If untreated, high blood sugars can cause a lot of problems with blood vessels, kidneys and eyes. Diabetes can increase the risk of heart disease and stroke. In severe cases people can develop kidney failure and blindness. These problems are avoidable by keeping the blood sugar under control. This can be through diet and lifestyle changes, but many people will need medication. There are several oral medications and people will sometimes need injections of insulin to lower their blood sugar. Your treatment will be personalised to you and monitored on at least an annual basis.

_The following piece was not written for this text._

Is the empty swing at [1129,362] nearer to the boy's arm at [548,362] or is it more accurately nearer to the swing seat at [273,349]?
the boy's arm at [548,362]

There is lots of useful information on both Type 1 and Type 2 diabetes on the Diabetes UK website.
Chronic kidney disease
Chronic kidney disease is a long term condition where the kidneys work less effectively. It will not usually cause symptoms until it is in an advanced stage. It is usually detected at earlier stages through routine blood testing as part of reviews for other conditions, for instance at the annual review for high blood pressure or heart disease. It can also be picked up on routine blood testing in previously healthy people. Chronic kidney disease is common and the major cause is advancing age. People with high blood pressure and diabetes are at greater risk of developing the condition.
There is no treatment for chronic kidney disease, but reducing the risk of it progressing can be achieved by keeping a high blood pressure under control, and by controlling blood sugar levels in people with diabetes. If chronic kidney disease progresses into the advanced stages some patients may need dialysis to take over the job of the non functioning kidneys. However most people will not need this, and for the majority chronic kidney disease is monitored by blood and urine tests at an annual review.